Algunos indicios aparecen con frecuencia:

  • La documentación llega el mismo día de la reunión.
  • El orden del día contiene temas, pero no identifica decisiones.
  • Las presentaciones ocupan casi todo el tiempo y apenas existe debate.
  • Los asuntos difíciles se resuelven antes o después, fuera del consejo.
  • Las actas recogen fórmulas genéricas que no permiten entender el acuerdo.
  • No existe seguimiento de los compromisos asumidos.
  • Los conflictos de interés se tratan de manera informal.
  • Los consejeros reciben información, pero no disponen de contexto suficiente para cuestionarla.

En estos casos, el problema no suele resolverse convocando más reuniones. Hay que rediseñar la forma en que el consejo prepara, debate, decide y supervisa.

Un sistema sencillo para mejorar su funcionamiento

No hace falta comenzar con una arquitectura compleja. Algunas prácticas básicas pueden cambiar significativamente la calidad del órgano:

  1. Definir un calendario anual. Incluir las decisiones previsibles: presupuesto, estrategia, riesgos, financiación, talento directivo y cierre del ejercicio.
  2. Distinguir los puntos informativos de los decisorios. Cada asunto debe indicar qué se espera del consejo.
  3. Enviar documentación breve y suficiente con antelación. Los materiales deben presentar contexto, alternativas, riesgos y propuesta.
  4. Aclarar las materias reservadas. Los estatutos, los acuerdos de socios y, cuando exista, el reglamento del consejo deben ser coherentes con las competencias legales.
  5. Registrar decisiones y responsables. El acta debe reflejar adecuadamente los acuerdos, y una herramienta de seguimiento debe facilitar su ejecución.
  6. Revisar periódicamente la composición y la dinámica.

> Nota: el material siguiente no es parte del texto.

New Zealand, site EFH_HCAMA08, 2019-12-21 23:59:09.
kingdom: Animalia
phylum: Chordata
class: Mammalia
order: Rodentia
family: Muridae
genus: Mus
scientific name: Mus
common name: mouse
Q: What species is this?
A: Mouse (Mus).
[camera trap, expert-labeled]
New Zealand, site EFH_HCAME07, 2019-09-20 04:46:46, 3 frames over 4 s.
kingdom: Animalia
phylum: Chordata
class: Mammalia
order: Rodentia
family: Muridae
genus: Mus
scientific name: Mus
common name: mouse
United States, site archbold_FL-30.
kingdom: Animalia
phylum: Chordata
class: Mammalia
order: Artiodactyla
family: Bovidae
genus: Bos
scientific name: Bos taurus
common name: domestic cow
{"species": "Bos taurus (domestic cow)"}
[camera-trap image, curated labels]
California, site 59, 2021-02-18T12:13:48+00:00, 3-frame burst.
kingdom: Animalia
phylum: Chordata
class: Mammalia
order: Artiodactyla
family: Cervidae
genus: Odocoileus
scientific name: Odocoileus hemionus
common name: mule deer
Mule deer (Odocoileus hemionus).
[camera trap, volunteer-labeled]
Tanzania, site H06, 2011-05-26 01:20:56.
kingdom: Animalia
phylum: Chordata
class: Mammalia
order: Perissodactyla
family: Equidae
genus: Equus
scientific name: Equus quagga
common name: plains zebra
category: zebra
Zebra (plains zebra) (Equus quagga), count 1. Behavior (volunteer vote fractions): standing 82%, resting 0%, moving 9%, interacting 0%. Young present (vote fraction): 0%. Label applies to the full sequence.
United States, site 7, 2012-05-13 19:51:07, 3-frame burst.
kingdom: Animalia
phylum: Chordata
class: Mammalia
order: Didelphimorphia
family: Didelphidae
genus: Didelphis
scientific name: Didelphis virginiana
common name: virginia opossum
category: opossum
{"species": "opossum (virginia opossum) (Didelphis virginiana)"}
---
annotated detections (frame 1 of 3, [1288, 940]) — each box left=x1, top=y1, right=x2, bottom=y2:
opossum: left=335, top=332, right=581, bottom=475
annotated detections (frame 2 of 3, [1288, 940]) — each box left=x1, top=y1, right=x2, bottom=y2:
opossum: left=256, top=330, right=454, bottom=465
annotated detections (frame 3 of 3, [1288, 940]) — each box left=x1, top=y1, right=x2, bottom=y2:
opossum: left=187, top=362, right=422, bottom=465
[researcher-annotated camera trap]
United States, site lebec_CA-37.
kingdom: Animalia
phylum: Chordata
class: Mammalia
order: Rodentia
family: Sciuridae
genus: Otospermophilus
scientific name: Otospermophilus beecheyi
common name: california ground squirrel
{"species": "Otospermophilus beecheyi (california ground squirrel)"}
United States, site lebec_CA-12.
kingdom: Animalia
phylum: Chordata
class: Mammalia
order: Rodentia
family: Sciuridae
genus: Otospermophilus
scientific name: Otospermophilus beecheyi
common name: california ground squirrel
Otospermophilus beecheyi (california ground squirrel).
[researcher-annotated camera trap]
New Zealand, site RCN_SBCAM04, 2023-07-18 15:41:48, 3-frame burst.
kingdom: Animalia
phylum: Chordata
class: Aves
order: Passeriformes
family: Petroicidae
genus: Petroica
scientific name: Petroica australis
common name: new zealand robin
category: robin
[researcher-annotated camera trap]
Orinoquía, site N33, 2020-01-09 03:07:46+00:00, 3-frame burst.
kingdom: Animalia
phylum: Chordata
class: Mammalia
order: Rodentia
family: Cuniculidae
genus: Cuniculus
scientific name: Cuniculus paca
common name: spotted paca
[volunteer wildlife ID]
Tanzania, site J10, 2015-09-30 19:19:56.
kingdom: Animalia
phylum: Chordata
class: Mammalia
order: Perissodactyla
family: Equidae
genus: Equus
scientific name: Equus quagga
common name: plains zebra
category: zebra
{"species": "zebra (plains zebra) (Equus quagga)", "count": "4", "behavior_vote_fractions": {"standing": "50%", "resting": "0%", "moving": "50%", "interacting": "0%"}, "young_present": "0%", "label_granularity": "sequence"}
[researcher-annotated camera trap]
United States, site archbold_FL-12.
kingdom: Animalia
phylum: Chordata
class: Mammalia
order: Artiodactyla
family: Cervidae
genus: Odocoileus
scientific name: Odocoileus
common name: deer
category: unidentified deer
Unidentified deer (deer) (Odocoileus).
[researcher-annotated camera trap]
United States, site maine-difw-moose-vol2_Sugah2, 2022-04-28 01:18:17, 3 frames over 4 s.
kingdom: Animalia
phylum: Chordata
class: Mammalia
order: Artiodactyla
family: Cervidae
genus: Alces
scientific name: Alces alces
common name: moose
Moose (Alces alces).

El órgano que necesitaba la empresa hace tres años puede no ser el que necesita hoy.

Los administradores deben desempeñar su cargo con la diligencia de un ordenado empresario y tienen el deber de exigir y el derecho a recabar la información adecuada y necesaria para cumplir sus obligaciones.3 Una buena organización del consejo facilita ese cumplimiento, pero sobre todo mejora la calidad del gobierno de la compañía.

La prueba definitiva

Un consejo aporta valor cuando la empresa toma mejores decisiones gracias a su intervención: decisiones más informadas, mejor contrastadas, claramente asignadas y sometidas a seguimiento.

Si la reunión podría eliminarse sin que cambiara ninguna decisión ni ningún control relevante, probablemente el consejo está funcionando como una formalidad.

Si, en cambio, permite anticipar riesgos, ordenar discrepancias y exigir una ejecución responsable, se ha convertido en una verdadera herramienta de gobierno.

Preguntas frecuentes

¿Cuándo conviene crear un consejo de administración?

Suele resultar útil cuando aumenta la complejidad del negocio, entran nuevos inversores, se separan propiedad y gestión o las decisiones necesitan una deliberación y una supervisión más estructuradas. La conveniencia concreta debe analizarse atendiendo a los estatutos, la estructura accionarial y la etapa de la sociedad.

¿Con qué frecuencia debe reunirse?

La Ley de Sociedades de Capital exige, con carácter general, al menos una reunión trimestral. El calendario efectivo debe adaptarse a las necesidades de la empresa y a la importancia de las decisiones pendientes.

¿Qué decisiones no puede delegar el consejo?

Entre otras, la definición de las políticas y estrategias generales, la supervisión de los órganos delegados, su propia organización, la formulación de las cuentas anuales y determinadas decisiones sobre consejeros delegados y directivos.


Este contenido tiene carácter general y no sustituye el análisis jurídico de la estructura y las circunstancias de cada sociedad.